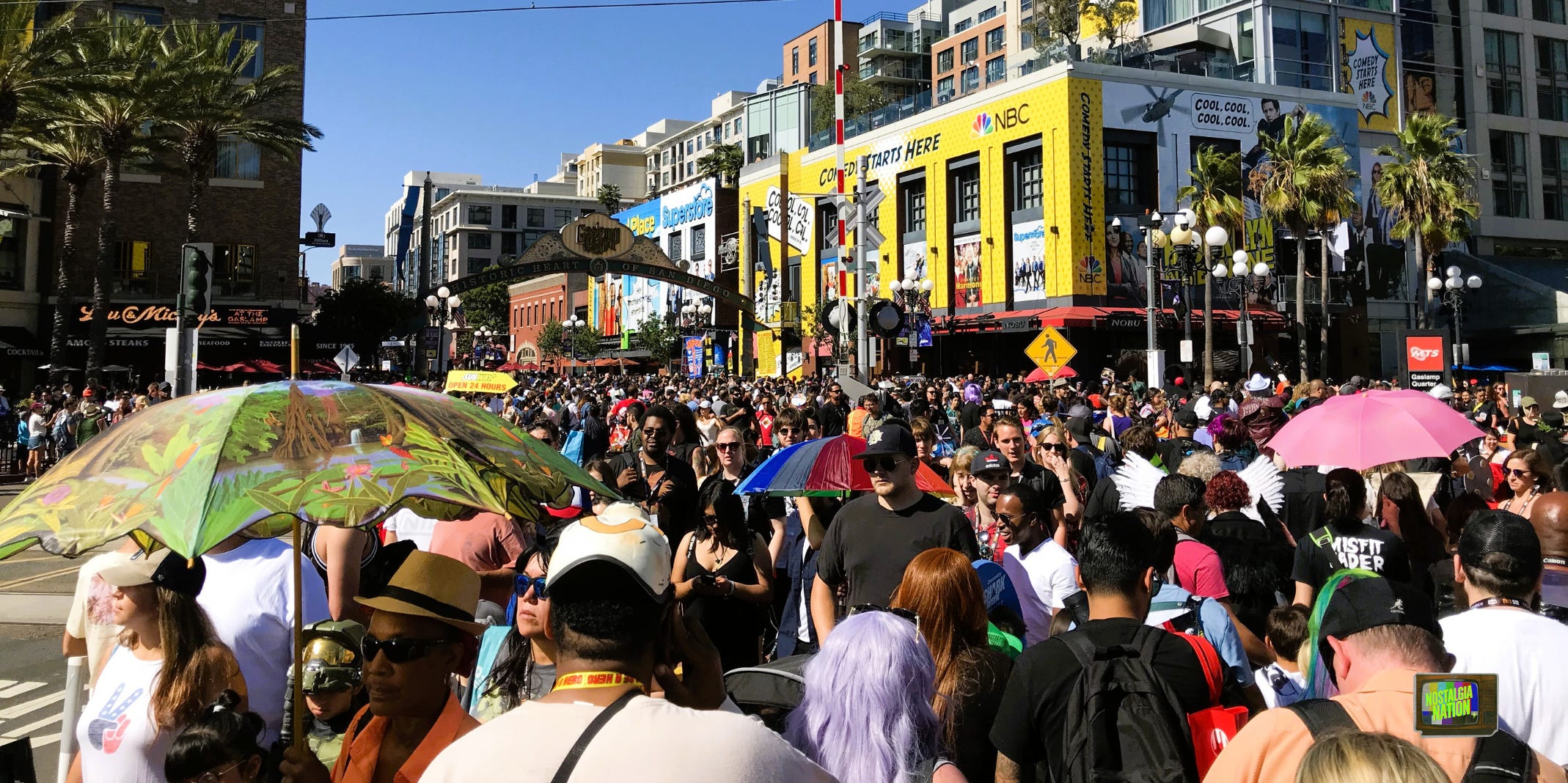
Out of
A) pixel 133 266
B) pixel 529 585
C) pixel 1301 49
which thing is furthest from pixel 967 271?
pixel 529 585

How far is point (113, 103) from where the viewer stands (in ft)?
96.0

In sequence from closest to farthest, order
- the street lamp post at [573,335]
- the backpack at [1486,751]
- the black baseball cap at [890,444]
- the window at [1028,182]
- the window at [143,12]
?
the backpack at [1486,751] < the black baseball cap at [890,444] < the window at [1028,182] < the window at [143,12] < the street lamp post at [573,335]

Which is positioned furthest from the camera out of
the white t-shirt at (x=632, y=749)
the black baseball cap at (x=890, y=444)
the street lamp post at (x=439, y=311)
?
the street lamp post at (x=439, y=311)

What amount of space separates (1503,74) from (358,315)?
53.2m

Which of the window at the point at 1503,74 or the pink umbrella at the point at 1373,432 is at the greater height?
the window at the point at 1503,74

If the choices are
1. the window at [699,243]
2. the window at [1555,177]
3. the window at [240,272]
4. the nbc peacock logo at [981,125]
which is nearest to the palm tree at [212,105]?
the window at [240,272]

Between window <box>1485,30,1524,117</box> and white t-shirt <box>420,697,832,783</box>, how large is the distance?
188ft

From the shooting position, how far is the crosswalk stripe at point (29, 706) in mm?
6871

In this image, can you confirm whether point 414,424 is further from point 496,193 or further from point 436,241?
point 436,241

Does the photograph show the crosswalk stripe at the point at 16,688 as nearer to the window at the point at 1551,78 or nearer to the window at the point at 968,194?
the window at the point at 968,194

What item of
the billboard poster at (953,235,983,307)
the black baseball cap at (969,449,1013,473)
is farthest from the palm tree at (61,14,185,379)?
the black baseball cap at (969,449,1013,473)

○ ○ ○ ○ ○ ○ ○

Copy out the records word for word, from the line containing "From the shooting" through the last line of the records.

From the shooting position, how far is the crosswalk stripe at point (29, 706) in mm?
6871

In this image, can you confirm whether point 414,424 is further from point 496,193 or further from point 436,241?
point 436,241

Does the photograph show the crosswalk stripe at the point at 16,688 as nearer to the window at the point at 1551,78 or nearer to the window at the point at 968,194?
the window at the point at 968,194

What item of
the billboard poster at (953,235,983,307)
the black baseball cap at (969,449,1013,473)
is farthest from the palm tree at (61,14,185,379)?
the black baseball cap at (969,449,1013,473)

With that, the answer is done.